Cela fait maintenant plus d’un an que la crise sanitaire touche le monde. Il y a toujours de nouveaux cas et de nombreuses personnes sont en cours de traitement dans les hôpitaux. Certains patients s’en sortent tandis que d’autres meurent. Mais quoi qu’il en soit, on voit que les soignants et les aides-soignants font de leur mieux pour sauver le maximum de vies possible. Souvent, ils manquent d’équipements et de matériels, mais ils n’abandonnent pas leur poste. Ils savent même qu’ils mettent leur vie en danger, mais ils continuent de soigner les gens. Curieusement, les circonstances ont suscité de nouvelles vocations.

La pression actuelle sur les hôpitaux

Tout le monde sait que les soignants et aides-soignants sont en première ligne pendant cette période de crise pandémique. Ils doivent s’occuper de tous les patients qui viennent dans les hôpitaux, dans les cliniques et dans les cabinets médicaux pour prescrire les traitements nécessaires et pour assurer les soins. Ils doivent également intervenir 24 h/24 et 7j/7 pour sauver des vies et ils doivent se contenter de ce qu’ils ont pour éviter les soucis.

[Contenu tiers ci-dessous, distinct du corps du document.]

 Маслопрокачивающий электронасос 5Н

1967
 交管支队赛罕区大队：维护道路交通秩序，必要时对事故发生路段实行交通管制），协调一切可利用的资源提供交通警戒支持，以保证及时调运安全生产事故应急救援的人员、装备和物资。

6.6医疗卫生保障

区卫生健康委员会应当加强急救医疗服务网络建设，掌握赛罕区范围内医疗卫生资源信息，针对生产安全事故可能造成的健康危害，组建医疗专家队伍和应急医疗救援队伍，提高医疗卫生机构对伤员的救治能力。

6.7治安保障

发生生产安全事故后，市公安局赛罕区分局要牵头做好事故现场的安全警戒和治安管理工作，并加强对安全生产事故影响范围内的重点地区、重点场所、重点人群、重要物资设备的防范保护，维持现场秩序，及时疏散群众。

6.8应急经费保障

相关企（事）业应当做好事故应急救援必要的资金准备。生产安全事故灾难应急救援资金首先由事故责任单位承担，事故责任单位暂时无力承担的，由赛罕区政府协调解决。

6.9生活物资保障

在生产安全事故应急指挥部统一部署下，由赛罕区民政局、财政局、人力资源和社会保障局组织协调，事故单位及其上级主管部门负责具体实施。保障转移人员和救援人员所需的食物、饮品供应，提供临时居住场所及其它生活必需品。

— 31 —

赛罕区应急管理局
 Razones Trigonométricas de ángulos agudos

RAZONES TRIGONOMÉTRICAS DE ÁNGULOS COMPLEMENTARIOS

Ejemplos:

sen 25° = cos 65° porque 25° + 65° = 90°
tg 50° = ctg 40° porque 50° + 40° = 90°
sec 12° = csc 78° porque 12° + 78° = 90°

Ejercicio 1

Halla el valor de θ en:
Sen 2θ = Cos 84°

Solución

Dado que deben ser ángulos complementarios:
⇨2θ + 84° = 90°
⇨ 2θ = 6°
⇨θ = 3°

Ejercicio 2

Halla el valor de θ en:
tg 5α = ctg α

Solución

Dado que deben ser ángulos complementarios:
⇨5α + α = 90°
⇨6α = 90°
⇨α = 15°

L’augmentation du nombre de jeunes qui intègrent l’IFSI

Malgré tout cela, de nombreux jeunes souhaitent quand même devenir infirmier et infirmière. La filière continue d’intéresser les nouveaux bacheliers et beaucoup de candidats demandent à intégrer l’un des instituts de formation aux soins infirmiers. Le Directeur de l’Institut de Versailles et de Rambouillet, Jean-Marc Boussard, a annoncé : « Je pensais que ce serait plutôt le contraire. Mais en même temps, on présente un métier qui a un sens, de prendre soin de l’autre. Cette nouvelle génération est tournée vers les autres et cherche ce type de métiers ». Et il n’a pas tort ! Les jeunes veulent apporter un coup de main et venir en renfort aux soignants et aides-soignants pour lutter ensemble contre ce nouveau virus. Il est vrai que certains d’entre eux ont peur de tomber malade, mais cela ne les empêche pas de poursuivre leur rêve et de prendre soin des autres.

La création de places supplémentaires dans les instituts

De leur côté, les instituts accueillent les candidats à bras ouverts. Ils n’hésitent pas à créer des places supplémentaires pour donner une chance à beaucoup plus d’étudiants. D’ailleurs, il ne faut pas oublier qu’il n’y a jamais eu assez de soignants et d’aides-soignants en France. Donc, il ne faut pas rater cette opportunité pour combler le manque et pour renforcer le corps médical.